Start of MATERIAL FOR THIS EXERCISE
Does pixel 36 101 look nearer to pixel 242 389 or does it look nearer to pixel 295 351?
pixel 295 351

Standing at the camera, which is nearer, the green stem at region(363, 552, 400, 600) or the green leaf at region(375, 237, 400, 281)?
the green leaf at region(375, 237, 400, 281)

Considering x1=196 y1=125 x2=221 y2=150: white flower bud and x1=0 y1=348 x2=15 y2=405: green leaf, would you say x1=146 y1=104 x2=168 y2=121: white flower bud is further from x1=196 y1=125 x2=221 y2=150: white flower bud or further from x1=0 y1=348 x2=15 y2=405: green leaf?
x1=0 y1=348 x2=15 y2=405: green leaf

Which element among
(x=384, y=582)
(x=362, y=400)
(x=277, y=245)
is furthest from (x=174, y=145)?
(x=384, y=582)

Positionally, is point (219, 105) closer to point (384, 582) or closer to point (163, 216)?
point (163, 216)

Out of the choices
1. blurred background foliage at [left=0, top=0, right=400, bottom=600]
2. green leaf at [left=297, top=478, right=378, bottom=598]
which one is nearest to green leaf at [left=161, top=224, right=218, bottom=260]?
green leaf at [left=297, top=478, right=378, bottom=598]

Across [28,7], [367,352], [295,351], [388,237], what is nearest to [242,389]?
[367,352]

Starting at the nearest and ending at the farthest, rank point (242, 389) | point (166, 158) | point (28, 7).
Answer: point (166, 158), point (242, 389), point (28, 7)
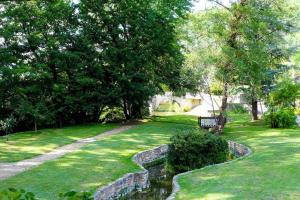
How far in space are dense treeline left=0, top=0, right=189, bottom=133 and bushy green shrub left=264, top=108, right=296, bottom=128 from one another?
7.09 metres

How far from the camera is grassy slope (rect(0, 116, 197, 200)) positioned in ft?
32.0

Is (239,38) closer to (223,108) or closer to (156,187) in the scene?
(223,108)

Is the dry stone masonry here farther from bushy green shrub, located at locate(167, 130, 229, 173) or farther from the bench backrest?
the bench backrest

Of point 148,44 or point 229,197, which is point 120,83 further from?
point 229,197

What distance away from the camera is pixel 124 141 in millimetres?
18500

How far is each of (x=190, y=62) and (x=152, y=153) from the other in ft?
22.2

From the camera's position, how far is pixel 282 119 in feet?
79.0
End of MATERIAL FOR THIS EXERCISE
Print each entry shown above with exact wording and no pictures.

#### TASK SOLUTION:
Does pixel 36 101 look nearer to pixel 242 389 or does it look nearer to pixel 295 351?
pixel 295 351

Standing at the camera, which is nearer, the green stem at region(363, 552, 400, 600) or the green leaf at region(375, 237, 400, 281)?
the green leaf at region(375, 237, 400, 281)

Considering x1=196 y1=125 x2=221 y2=150: white flower bud and x1=0 y1=348 x2=15 y2=405: green leaf, would you say x1=146 y1=104 x2=168 y2=121: white flower bud is further from x1=196 y1=125 x2=221 y2=150: white flower bud or further from x1=0 y1=348 x2=15 y2=405: green leaf?
x1=0 y1=348 x2=15 y2=405: green leaf

Which element among
(x=384, y=582)
(x=362, y=400)
(x=277, y=245)
is furthest from (x=174, y=145)?
(x=384, y=582)

Positionally, is point (219, 105) closer to point (384, 582) or closer to point (163, 216)?
point (163, 216)

Out of the choices
1. blurred background foliage at [left=0, top=0, right=400, bottom=600]
2. green leaf at [left=297, top=478, right=378, bottom=598]
which one is nearest to green leaf at [left=161, top=224, right=218, bottom=260]?
green leaf at [left=297, top=478, right=378, bottom=598]

Across [28,7], [367,352], [295,351], [388,237], what is nearest to [242,389]?
[367,352]

Starting at the nearest and ending at the farthest, rank point (242, 389) | point (166, 158) | point (28, 7).
Answer: point (166, 158), point (242, 389), point (28, 7)
How far in space are dense treeline left=0, top=0, right=189, bottom=133 and bushy green shrub left=264, top=108, right=296, bottom=128 from one another?
7.09 metres

How far from the camera is grassy slope (rect(0, 116, 197, 200)) positioned in ft?
32.0

Is (239,38) closer to (223,108) or closer to (156,187) in the scene?
(223,108)

Is the dry stone masonry here farther from bushy green shrub, located at locate(167, 130, 229, 173) or farther from the bench backrest?
the bench backrest

Of point 148,44 or point 229,197, which is point 120,83 further from?
point 229,197

What distance away from the camera is pixel 124 141 in millimetres?
18500

How far is each of (x=190, y=62) and (x=152, y=153) from the other in ft?
22.2

From the camera's position, how far is pixel 282 119 in feet?
79.0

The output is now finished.